Hi, First, It does'nt sound like you are convinced that the annuity is the way to go. So that said, do'nt make any rash decisions until you have done all your homework. I would take a step back and assess your current situation in life and do some financial planning for your future. An annuity may or may not play a role. Meet with a financial advisor and get a financial plan done. The results of that plan will provide a clear direction for you to take. Best of luck, Dan Chen
The onl thing that I can add, is that I spend 5 years at Fidelity working in their 403b group and Un like 401k plans, 403b plans on fidelity platform has access to all fidelity funds. That includes index funds, all of them, and Fidelity has one of the cheapest index funds in the industry. I wold consolidate them in to you existing plan, then hire a fee based lander to help you with planning and monitoring of your accounts. I Please let me know if you have any questions Sincerely Michael
J, there are basically 2 types of annuities; variable annuities that charge a fee, typically a high fee, or fixed, or index annuities that have caps on gains. Both are generally not very liquid. The question you need to ask without any pitch from a salesman of any sort is why would you want an annuity at age 40+. Some of the fixed type annuities have an exit strategy that will make you want to cry, but you may not know about it for 10 years or more.
I see 2 scenarios, in general, where an annuity is beneficial.

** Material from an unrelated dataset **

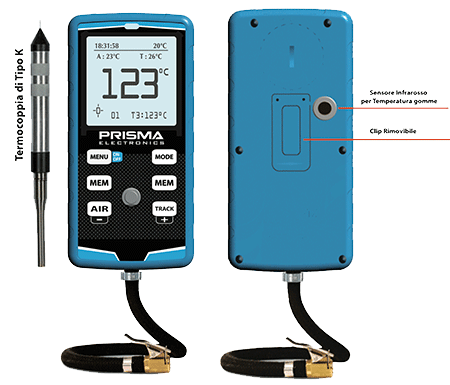 Lufttrycksmätare + Dual Pyrometer HIPREMA 4 IR+Probe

One is if you need creditor protection, and the other is if you need a guaranteed source of income.
Because your assets are already in a 403(b), you already have creditor protection.
An annuity can provide a guaranteed income stream. Because we are in a historically low interest rate environment, I don’t think you’ll get a guaranteed income of more than 4%. 4% of $30,000 today is $100/month. So even with growth and guaranteed step-ups, will you see $300/month, $400/month? In 20 or 25 years, will this impact your lifestyle in any way?
My personal opinion is that for someone to tie up any amount of money for 20+ years for the promise of a historically low interest rate is just plain bat crazy. Your thought about rolling your old 403(b) into your current one is a much better way to go; easier monitoring. Fidelity has decent investment choices, low fees, but possibly, not always best investment advice. Otherwise, I would suggest you seek financial advice from a qualified financial professional in your area, preferably a CFP®. Seek referrals from trusted friends, relatives, neighbors, colleagues. I would advise you to avoid anyone who has the term ‘salesman’ in their job description. Save that for buying a car or appliances.